→ Try it: The entries underneath need to be duplicated exactly, with none omitted.
Start of Data in this exercise
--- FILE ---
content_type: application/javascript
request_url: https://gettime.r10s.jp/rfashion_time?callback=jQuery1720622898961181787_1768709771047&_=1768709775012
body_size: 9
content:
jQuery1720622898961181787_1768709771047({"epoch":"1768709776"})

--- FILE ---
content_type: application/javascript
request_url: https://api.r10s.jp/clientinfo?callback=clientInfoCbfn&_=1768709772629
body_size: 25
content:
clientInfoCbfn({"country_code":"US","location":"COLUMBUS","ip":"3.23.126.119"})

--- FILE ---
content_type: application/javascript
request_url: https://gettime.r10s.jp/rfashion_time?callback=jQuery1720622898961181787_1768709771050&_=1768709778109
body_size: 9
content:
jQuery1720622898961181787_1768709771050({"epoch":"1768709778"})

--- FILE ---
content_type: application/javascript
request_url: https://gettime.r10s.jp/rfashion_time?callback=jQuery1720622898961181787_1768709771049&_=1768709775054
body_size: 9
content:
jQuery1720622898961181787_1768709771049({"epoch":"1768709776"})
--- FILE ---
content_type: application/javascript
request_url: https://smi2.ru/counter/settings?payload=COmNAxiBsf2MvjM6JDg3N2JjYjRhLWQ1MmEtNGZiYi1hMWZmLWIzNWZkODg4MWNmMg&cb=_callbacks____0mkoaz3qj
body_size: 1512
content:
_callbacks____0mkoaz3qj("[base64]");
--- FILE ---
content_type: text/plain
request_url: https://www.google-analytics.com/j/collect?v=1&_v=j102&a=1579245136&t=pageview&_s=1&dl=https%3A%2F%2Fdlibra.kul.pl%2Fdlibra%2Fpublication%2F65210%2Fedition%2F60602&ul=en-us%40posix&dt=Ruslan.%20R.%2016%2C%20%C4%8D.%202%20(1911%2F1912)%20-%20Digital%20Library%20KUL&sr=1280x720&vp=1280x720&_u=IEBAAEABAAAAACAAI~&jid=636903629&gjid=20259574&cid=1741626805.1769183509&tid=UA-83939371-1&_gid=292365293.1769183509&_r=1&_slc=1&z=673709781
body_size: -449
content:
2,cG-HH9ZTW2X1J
End of Data in this exercise
→ Exercise output:
--- FILE ---
content_type: application/javascript
request_url: https://gettime.r10s.jp/rfashion_time?callback=jQuery1720622898961181787_1768709771047&_=1768709775012
body_size: 9
content:
jQuery1720622898961181787_1768709771047({"epoch":"1768709776"})

--- FILE ---
content_type: application/javascript
request_url: https://api.r10s.jp/clientinfo?callback=clientInfoCbfn&_=1768709772629
body_size: 25
content:
clientInfoCbfn({"country_code":"US","location":"COLUMBUS","ip":"3.23.126.119"})

--- FILE ---
content_type: application/javascript
request_url: https://gettime.r10s.jp/rfashion_time?callback=jQuery1720622898961181787_1768709771050&_=1768709778109
body_size: 9
content:
jQuery1720622898961181787_1768709771050({"epoch":"1768709778"})

--- FILE ---
content_type: application/javascript
request_url: https://gettime.r10s.jp/rfashion_time?callback=jQuery1720622898961181787_1768709771049&_=1768709775054
body_size: 9
content:
jQuery1720622898961181787_1768709771049({"epoch":"1768709776"})
--- FILE ---
content_type: application/javascript
request_url: https://smi2.ru/counter/settings?payload=COmNAxiBsf2MvjM6JDg3N2JjYjRhLWQ1MmEtNGZiYi1hMWZmLWIzNWZkODg4MWNmMg&cb=_callbacks____0mkoaz3qj
body_size: 1512
content:
_callbacks____0mkoaz3qj("[base64]");
--- FILE ---
content_type: text/plain
request_url: https://www.google-analytics.com/j/collect?v=1&_v=j102&a=1579245136&t=pageview&_s=1&dl=https%3A%2F%2Fdlibra.kul.pl%2Fdlibra%2Fpublication%2F65210%2Fedition%2F60602&ul=en-us%40posix&dt=Ruslan.%20R.%2016%2C%20%C4%8D.%202%20(1911%2F1912)%20-%20Digital%20Library%20KUL&sr=1280x720&vp=1280x720&_u=IEBAAEABAAAAACAAI~&jid=636903629&gjid=20259574&cid=1741626805.1769183509&tid=UA-83939371-1&_gid=292365293.1769183509&_r=1&_slc=1&z=673709781
body_size: -449
content:
2,cG-HH9ZTW2X1J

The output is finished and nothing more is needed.